Material supplied:
## Start

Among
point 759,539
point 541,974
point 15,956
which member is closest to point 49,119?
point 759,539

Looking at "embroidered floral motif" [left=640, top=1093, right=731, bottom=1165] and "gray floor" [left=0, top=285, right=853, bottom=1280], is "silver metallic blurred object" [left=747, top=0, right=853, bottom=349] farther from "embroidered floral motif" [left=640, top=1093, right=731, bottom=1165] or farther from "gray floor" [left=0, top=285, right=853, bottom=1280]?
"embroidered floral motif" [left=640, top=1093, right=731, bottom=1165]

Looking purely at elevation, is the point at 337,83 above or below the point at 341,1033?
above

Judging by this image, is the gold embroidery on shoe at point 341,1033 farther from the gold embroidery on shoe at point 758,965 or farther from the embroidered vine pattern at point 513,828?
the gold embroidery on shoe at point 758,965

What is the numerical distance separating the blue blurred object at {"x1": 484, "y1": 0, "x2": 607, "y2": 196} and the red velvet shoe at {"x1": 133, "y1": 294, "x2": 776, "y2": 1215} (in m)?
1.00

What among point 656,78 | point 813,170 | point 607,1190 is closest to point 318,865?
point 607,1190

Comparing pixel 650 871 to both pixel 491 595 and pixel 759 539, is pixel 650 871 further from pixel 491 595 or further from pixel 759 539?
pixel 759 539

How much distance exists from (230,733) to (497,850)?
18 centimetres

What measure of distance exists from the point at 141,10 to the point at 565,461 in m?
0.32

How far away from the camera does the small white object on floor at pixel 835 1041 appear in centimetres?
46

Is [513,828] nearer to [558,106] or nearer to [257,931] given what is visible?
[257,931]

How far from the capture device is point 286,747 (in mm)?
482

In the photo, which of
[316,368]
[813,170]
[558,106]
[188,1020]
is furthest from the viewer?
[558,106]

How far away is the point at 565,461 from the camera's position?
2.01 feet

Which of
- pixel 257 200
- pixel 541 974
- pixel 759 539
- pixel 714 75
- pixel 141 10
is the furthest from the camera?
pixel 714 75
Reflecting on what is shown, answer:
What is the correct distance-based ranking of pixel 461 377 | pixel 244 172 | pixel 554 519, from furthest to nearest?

## End

Task requirements: Copy out the rows verbatim, starting with the line containing "What is the numerical" and continuing through the line containing "18 centimetres", and nothing else.

Response:
What is the numerical distance separating the blue blurred object at {"x1": 484, "y1": 0, "x2": 607, "y2": 196} and the red velvet shoe at {"x1": 133, "y1": 294, "x2": 776, "y2": 1215} (in m)?
1.00

What among point 656,78 | point 813,170 | point 607,1190 is closest to point 318,865?
point 607,1190

Comparing pixel 650 871 to both pixel 491 595 and pixel 759 539, is pixel 650 871 further from pixel 491 595 or further from pixel 759 539?
pixel 759 539

How much distance exists from (230,733) to (497,850)?
18 centimetres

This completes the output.